____ Given records

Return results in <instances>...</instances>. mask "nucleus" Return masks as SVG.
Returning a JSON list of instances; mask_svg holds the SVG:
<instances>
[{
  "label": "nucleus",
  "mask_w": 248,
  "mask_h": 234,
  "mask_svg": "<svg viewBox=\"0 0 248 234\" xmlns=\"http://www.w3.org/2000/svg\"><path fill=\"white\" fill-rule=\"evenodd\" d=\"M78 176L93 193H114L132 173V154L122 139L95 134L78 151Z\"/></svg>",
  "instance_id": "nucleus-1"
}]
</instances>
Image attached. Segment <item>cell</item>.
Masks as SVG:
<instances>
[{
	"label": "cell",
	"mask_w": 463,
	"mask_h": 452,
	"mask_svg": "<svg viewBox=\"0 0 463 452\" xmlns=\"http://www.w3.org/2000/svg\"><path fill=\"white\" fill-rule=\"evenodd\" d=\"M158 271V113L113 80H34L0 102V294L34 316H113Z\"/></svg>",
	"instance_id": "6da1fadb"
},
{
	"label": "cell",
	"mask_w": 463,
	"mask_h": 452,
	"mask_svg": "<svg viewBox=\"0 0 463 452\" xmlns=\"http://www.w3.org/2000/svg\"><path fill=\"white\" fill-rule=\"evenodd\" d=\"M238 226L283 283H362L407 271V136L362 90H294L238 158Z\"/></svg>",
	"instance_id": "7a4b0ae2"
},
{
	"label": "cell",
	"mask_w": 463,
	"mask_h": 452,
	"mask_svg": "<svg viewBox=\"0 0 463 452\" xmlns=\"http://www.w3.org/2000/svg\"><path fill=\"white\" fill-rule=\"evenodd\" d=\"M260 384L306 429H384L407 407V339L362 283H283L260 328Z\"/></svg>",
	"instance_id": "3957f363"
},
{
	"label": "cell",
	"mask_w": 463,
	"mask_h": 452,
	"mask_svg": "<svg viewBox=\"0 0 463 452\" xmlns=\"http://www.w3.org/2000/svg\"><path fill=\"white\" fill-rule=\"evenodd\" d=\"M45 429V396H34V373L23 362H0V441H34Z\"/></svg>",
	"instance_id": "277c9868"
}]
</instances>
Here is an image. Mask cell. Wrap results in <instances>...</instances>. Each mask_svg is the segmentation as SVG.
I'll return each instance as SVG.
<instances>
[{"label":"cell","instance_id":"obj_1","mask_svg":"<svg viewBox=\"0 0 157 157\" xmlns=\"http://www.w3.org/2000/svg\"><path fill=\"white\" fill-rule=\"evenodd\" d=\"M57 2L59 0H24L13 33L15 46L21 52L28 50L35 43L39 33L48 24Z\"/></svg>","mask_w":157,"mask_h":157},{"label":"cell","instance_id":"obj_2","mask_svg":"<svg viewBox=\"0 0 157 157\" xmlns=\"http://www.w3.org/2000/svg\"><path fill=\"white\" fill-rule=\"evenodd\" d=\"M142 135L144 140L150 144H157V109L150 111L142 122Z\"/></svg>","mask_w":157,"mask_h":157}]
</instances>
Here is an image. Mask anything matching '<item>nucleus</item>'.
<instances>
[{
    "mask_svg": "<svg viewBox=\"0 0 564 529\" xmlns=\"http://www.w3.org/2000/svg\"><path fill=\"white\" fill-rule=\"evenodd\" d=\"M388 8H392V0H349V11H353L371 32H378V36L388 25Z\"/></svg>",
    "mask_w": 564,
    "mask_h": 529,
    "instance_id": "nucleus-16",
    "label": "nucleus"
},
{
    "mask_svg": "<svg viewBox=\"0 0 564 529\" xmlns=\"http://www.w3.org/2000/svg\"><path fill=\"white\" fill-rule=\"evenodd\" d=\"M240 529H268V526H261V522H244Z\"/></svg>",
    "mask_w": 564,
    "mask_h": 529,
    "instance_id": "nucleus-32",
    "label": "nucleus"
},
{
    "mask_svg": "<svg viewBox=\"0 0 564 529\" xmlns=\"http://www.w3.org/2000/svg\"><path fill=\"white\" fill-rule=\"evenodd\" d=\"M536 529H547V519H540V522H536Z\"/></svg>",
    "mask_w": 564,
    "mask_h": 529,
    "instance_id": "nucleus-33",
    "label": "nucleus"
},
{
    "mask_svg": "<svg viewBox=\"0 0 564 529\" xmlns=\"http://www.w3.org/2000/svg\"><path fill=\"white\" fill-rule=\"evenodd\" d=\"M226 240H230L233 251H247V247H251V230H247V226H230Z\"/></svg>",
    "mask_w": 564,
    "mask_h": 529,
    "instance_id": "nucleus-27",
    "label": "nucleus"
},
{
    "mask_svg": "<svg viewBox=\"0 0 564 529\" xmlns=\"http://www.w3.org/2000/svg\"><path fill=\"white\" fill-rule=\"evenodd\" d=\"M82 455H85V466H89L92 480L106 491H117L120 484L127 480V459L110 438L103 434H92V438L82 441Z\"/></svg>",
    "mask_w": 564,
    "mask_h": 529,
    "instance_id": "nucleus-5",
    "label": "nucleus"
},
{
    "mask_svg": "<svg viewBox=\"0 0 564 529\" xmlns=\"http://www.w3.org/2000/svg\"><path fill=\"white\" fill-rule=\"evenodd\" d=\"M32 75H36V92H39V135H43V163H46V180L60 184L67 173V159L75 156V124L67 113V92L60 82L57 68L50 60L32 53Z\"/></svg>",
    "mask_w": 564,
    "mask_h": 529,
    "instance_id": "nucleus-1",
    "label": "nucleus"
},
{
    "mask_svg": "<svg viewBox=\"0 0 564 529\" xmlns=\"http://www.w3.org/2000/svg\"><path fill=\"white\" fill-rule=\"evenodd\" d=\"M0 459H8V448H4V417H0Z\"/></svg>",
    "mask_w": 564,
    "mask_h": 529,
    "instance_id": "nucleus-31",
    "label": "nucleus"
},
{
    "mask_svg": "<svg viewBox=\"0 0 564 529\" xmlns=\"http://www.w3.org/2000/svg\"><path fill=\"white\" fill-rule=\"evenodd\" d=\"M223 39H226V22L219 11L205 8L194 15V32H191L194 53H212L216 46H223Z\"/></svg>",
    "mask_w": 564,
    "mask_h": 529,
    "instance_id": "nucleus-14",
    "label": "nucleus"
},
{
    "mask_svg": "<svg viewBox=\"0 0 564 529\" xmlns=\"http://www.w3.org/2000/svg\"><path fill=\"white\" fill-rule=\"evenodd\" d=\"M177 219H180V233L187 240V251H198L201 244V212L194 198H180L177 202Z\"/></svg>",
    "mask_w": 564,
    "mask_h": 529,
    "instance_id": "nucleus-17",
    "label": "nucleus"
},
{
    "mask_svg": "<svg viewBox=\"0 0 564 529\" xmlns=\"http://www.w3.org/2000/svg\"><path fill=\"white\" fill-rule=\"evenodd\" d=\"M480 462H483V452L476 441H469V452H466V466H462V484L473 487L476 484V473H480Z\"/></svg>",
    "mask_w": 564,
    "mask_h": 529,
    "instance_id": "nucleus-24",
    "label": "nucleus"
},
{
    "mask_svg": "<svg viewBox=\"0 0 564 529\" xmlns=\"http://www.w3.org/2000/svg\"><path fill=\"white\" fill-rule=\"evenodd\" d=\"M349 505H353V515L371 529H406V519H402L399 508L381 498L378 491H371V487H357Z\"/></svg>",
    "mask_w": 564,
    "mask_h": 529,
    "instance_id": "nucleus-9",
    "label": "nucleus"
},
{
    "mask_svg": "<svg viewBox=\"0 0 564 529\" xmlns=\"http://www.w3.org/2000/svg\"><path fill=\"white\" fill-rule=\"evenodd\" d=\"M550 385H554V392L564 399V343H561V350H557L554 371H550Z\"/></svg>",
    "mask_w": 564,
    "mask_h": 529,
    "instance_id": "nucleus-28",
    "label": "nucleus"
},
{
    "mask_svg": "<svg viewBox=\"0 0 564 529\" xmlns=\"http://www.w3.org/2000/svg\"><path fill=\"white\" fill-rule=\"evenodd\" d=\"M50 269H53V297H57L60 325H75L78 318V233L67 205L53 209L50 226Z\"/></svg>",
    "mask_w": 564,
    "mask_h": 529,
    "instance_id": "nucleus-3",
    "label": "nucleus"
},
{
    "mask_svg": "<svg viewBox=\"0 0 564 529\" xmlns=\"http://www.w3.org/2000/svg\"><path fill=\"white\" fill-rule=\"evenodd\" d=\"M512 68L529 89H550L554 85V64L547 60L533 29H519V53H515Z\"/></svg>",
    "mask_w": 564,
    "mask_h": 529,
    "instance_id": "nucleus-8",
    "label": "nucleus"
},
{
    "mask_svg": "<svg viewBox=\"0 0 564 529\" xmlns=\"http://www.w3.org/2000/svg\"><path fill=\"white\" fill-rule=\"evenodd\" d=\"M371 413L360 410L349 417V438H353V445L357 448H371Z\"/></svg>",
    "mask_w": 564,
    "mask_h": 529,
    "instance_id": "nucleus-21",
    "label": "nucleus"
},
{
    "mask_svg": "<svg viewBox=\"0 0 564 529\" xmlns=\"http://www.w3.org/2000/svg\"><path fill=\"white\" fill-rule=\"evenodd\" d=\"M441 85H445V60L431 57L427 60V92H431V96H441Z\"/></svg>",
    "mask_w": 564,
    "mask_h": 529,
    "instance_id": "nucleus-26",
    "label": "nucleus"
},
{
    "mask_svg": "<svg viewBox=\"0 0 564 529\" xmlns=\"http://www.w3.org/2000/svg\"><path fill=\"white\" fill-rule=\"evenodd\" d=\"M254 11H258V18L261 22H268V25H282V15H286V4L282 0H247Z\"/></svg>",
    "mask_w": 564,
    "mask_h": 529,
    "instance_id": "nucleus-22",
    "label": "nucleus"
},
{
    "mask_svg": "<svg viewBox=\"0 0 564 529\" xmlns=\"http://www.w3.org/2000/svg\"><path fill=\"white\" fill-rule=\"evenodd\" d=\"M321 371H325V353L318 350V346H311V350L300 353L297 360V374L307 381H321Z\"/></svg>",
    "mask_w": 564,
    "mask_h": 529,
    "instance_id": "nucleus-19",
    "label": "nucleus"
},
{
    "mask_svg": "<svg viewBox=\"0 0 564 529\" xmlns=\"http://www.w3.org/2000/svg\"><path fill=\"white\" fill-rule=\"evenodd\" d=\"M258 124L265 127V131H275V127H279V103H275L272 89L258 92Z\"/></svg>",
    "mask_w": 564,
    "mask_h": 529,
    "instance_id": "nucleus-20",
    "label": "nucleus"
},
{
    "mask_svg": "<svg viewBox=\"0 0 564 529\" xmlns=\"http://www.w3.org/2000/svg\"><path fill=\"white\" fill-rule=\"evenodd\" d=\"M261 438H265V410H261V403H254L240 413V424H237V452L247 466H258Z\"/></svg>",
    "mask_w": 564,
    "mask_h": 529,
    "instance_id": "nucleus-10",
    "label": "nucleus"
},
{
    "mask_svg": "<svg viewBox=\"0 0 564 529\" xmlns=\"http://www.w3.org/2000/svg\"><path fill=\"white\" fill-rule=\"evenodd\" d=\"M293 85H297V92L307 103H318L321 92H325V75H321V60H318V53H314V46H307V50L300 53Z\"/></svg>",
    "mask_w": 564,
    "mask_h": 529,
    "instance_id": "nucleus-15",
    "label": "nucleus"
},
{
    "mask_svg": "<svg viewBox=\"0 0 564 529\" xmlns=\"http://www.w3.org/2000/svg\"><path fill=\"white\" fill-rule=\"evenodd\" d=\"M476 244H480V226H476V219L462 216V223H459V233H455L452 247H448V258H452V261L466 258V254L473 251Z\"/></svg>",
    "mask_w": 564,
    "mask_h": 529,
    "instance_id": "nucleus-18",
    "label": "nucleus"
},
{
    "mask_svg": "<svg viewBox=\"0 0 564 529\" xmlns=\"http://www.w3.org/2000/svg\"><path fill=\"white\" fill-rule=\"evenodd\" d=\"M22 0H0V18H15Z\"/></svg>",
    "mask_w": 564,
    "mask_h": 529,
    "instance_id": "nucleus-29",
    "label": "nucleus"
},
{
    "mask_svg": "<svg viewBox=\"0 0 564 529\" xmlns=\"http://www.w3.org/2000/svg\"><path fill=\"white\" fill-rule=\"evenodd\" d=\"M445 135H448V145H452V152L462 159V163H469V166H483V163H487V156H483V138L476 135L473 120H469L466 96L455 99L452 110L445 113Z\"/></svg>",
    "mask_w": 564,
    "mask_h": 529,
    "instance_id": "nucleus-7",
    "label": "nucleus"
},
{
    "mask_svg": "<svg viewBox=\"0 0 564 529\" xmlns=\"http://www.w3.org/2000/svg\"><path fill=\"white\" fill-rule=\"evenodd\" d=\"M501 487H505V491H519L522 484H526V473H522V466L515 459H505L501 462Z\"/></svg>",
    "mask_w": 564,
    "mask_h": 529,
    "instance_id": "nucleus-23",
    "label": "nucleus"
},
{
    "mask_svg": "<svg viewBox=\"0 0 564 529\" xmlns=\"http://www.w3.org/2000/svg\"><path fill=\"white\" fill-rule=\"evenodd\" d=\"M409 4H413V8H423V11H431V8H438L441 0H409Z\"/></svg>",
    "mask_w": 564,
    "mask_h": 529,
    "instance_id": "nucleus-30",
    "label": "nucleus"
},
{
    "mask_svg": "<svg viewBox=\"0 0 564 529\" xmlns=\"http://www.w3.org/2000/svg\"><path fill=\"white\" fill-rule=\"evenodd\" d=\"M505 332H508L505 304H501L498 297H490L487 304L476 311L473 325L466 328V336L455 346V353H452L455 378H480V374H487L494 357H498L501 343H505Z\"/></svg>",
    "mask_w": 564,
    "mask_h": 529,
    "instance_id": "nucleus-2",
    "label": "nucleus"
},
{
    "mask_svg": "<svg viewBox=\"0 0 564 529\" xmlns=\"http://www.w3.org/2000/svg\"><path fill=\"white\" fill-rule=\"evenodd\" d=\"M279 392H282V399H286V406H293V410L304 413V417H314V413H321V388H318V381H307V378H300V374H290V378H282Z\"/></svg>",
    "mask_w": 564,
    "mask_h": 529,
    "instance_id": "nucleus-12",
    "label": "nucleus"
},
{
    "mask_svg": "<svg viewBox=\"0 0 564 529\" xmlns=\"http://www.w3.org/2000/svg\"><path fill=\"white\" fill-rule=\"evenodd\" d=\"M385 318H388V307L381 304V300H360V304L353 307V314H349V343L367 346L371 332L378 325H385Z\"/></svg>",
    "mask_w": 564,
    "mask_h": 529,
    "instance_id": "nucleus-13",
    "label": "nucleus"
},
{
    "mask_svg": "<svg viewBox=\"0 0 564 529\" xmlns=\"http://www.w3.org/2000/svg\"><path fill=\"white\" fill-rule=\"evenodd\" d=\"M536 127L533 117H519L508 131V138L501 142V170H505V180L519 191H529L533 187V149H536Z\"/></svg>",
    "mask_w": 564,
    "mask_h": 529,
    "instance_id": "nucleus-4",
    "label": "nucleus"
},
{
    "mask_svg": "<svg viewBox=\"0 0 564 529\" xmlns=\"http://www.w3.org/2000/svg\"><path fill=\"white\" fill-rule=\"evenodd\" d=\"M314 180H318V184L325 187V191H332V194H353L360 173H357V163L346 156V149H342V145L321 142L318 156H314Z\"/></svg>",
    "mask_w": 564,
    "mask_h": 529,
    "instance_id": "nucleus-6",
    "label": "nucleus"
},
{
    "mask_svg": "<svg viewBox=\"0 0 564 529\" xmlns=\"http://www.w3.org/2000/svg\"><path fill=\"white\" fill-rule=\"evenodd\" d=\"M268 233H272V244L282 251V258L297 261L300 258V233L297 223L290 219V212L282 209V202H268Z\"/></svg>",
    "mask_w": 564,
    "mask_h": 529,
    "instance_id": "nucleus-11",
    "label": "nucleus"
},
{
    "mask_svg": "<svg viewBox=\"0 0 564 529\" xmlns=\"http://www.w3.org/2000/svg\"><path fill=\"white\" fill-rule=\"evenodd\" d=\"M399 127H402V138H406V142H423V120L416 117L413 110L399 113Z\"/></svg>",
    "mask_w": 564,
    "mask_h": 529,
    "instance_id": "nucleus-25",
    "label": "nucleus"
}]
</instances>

________

How many lines of the listing above contain the string "results"? Reply with the number alone.

_Solved exercise_. 2